(Domande spaziali basate su scene)
+++

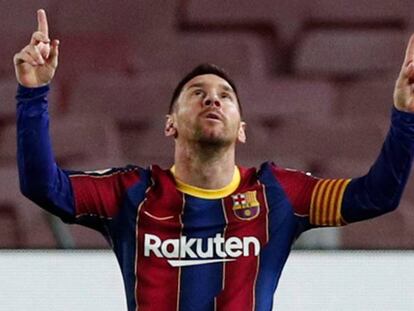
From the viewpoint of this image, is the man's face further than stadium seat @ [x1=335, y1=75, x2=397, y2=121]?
No

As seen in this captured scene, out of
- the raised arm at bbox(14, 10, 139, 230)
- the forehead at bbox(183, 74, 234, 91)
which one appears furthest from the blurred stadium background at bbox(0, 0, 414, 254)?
the raised arm at bbox(14, 10, 139, 230)

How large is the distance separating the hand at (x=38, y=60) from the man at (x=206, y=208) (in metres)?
0.10

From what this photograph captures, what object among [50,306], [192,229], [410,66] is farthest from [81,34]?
[410,66]

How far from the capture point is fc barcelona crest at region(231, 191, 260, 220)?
5.04 feet

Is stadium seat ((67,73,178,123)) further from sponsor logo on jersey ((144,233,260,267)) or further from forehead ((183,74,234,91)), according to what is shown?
sponsor logo on jersey ((144,233,260,267))

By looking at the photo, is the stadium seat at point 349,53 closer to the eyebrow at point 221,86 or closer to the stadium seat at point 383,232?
the stadium seat at point 383,232

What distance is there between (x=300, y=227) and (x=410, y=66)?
290 mm

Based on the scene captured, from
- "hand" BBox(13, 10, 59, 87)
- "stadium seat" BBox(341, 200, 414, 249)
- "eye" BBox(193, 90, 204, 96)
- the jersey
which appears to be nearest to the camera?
"hand" BBox(13, 10, 59, 87)

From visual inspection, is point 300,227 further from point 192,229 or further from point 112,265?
point 112,265

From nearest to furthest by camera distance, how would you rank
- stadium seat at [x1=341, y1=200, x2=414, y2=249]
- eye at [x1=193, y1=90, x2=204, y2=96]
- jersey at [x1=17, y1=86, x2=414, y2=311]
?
jersey at [x1=17, y1=86, x2=414, y2=311] → eye at [x1=193, y1=90, x2=204, y2=96] → stadium seat at [x1=341, y1=200, x2=414, y2=249]

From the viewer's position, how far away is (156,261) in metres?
1.50

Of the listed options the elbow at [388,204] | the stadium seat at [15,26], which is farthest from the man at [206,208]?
the stadium seat at [15,26]

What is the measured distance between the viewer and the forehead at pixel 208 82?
1593 millimetres

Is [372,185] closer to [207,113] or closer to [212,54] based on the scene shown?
[207,113]
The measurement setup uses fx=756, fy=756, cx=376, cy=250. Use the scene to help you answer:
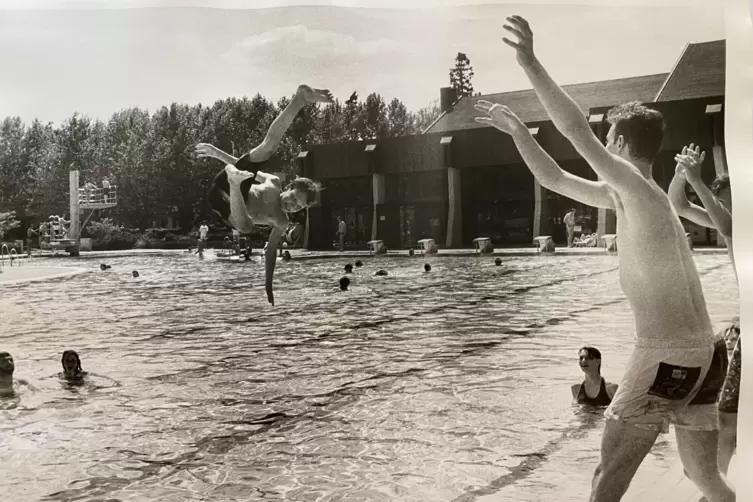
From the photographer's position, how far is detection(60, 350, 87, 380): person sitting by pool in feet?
7.14

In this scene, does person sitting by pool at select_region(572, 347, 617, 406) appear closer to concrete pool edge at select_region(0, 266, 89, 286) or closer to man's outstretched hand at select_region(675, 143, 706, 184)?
man's outstretched hand at select_region(675, 143, 706, 184)

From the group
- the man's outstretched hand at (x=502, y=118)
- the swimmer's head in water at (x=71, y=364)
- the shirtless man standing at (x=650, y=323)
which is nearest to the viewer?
the shirtless man standing at (x=650, y=323)

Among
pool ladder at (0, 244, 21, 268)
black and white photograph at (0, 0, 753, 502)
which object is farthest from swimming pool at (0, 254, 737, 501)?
pool ladder at (0, 244, 21, 268)

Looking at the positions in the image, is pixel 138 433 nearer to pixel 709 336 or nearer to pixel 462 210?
pixel 462 210

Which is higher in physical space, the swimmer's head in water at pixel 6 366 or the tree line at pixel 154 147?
the tree line at pixel 154 147

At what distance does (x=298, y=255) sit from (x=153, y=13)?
880 mm

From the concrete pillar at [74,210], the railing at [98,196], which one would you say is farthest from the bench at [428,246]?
the concrete pillar at [74,210]

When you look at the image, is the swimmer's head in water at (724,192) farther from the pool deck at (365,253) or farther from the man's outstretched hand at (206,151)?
the man's outstretched hand at (206,151)

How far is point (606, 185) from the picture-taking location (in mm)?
1818

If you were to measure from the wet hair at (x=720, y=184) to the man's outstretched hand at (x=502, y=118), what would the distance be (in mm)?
495

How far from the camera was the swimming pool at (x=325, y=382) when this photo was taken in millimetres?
1825

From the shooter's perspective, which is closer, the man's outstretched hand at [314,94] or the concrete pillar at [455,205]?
the concrete pillar at [455,205]

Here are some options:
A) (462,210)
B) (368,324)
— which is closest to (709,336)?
(462,210)

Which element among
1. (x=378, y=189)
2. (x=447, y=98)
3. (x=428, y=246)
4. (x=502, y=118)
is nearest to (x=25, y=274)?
(x=378, y=189)
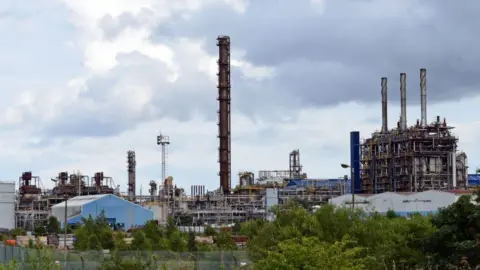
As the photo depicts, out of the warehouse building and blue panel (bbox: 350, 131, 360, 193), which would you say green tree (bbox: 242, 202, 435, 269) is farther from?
the warehouse building

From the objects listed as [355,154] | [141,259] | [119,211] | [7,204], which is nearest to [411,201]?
[355,154]

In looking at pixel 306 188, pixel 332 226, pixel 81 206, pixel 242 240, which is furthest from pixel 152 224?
pixel 306 188

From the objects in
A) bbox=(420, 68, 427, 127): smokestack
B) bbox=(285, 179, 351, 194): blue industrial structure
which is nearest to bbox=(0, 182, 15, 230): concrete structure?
bbox=(285, 179, 351, 194): blue industrial structure

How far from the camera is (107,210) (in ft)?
319

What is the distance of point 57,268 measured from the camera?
1848 cm

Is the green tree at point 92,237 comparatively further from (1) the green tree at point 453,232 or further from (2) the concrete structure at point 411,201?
(1) the green tree at point 453,232

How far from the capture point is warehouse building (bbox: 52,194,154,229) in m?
95.5

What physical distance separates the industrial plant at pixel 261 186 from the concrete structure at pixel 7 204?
10cm

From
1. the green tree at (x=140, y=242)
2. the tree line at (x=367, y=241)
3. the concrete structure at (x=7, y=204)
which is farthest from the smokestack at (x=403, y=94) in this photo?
the tree line at (x=367, y=241)

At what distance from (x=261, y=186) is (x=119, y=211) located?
1902cm

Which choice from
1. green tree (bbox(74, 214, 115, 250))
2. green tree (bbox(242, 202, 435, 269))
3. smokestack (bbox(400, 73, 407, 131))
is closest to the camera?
green tree (bbox(242, 202, 435, 269))

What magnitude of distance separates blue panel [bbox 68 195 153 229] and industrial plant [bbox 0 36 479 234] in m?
0.11

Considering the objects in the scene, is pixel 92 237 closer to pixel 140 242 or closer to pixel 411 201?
pixel 140 242

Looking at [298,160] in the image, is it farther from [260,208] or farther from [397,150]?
[397,150]
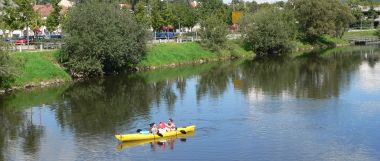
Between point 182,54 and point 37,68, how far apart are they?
2659 centimetres

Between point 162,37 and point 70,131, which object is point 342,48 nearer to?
point 162,37

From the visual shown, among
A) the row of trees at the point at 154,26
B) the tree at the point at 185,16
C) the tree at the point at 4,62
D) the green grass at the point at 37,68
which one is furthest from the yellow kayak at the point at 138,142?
the tree at the point at 185,16

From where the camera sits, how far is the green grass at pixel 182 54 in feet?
257

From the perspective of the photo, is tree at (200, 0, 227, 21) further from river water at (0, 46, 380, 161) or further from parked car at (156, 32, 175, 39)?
river water at (0, 46, 380, 161)

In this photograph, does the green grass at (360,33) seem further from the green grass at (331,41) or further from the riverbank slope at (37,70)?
the riverbank slope at (37,70)

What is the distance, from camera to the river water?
111ft

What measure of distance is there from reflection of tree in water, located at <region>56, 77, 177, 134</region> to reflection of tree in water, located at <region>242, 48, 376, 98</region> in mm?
9151

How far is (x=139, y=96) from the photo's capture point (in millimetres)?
54312

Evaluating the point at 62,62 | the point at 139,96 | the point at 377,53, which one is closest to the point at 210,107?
the point at 139,96

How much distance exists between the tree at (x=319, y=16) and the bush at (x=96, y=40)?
47.1m

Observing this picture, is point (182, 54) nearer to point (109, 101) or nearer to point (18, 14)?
point (18, 14)

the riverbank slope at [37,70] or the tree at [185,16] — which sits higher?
the tree at [185,16]

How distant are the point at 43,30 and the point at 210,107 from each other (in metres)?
69.6

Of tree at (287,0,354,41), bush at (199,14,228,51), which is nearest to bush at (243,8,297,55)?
bush at (199,14,228,51)
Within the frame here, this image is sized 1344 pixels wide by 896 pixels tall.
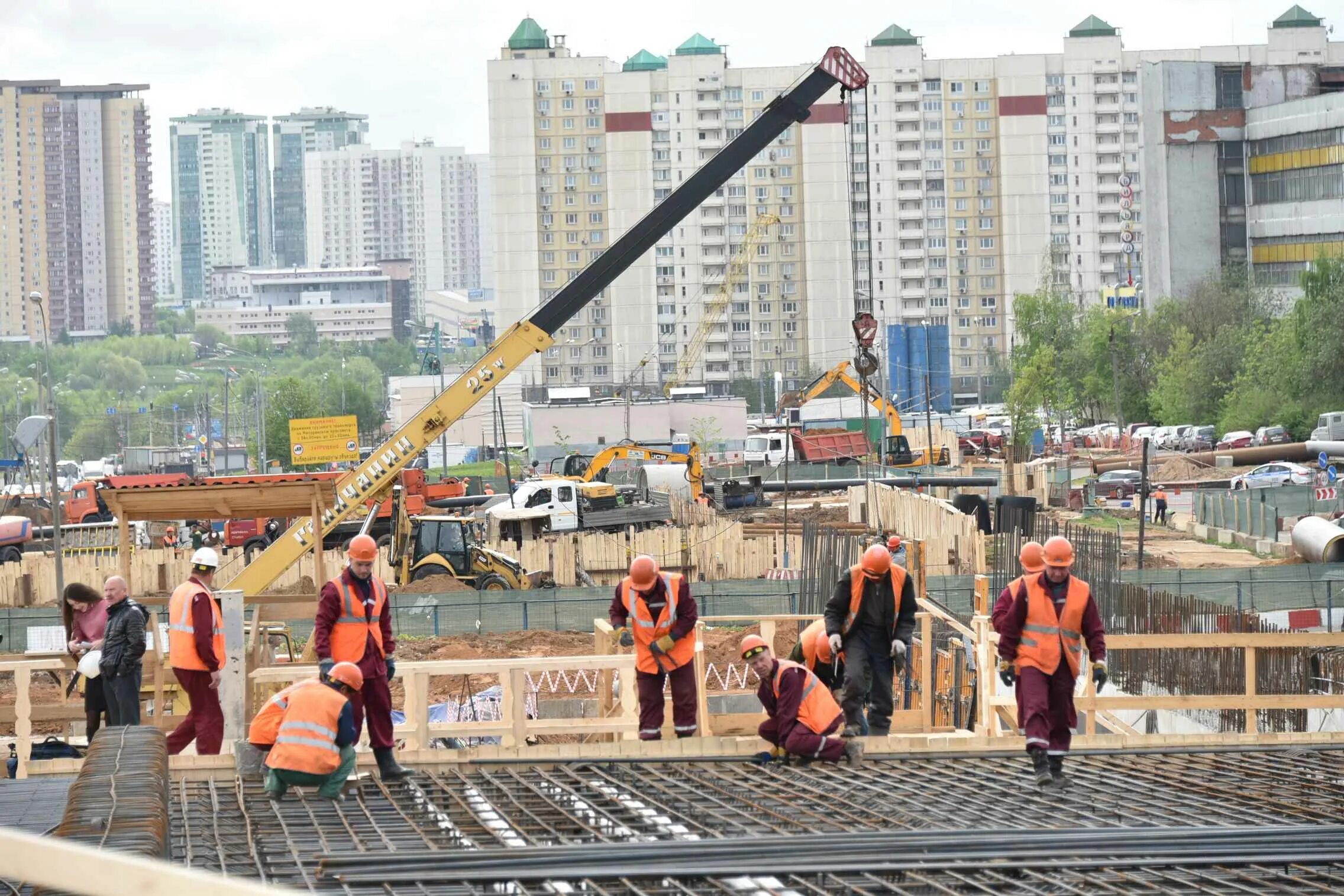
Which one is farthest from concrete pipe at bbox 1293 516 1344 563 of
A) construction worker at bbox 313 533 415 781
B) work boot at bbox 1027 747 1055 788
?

+++

**CONSEGNA**. Riscrivi senza modifiche il tratto dei record che va dalla riga contenente "In this photograph, does" fino alla fine dei record, estremi compresi. Lascia fuori le immagini.

**RISPOSTA SCRITTA**.
In this photograph, does the green grass at (360,33) seem further from the green grass at (331,41) or further from the riverbank slope at (37,70)?
the riverbank slope at (37,70)

What is the distance, from camera to the river water?
111ft

What measure of distance is there from reflection of tree in water, located at <region>56, 77, 177, 134</region> to reflection of tree in water, located at <region>242, 48, 376, 98</region> in mm?
9151

How far is (x=139, y=96) from the photo's capture point (in millimetres)?
54312

Evaluating the point at 62,62 | the point at 139,96 | the point at 377,53, which one is closest to the point at 210,107?
the point at 139,96

How much distance exists between the tree at (x=319, y=16) and the bush at (x=96, y=40)?
47.1m

Observing this picture, is point (182, 54) nearer to point (109, 101) or nearer to point (18, 14)?
point (18, 14)

the riverbank slope at [37,70] or the tree at [185,16] — which sits higher?
the tree at [185,16]

How distant are the point at 43,30 and the point at 210,107 from each other (in metres)?
69.6

Of tree at (287,0,354,41), bush at (199,14,228,51), which is nearest to bush at (243,8,297,55)?
bush at (199,14,228,51)
Within the frame here, this image is sized 1344 pixels wide by 896 pixels tall.
Which one is farthest from concrete pipe at bbox 1293 516 1344 563 of
A) construction worker at bbox 313 533 415 781
B) work boot at bbox 1027 747 1055 788
?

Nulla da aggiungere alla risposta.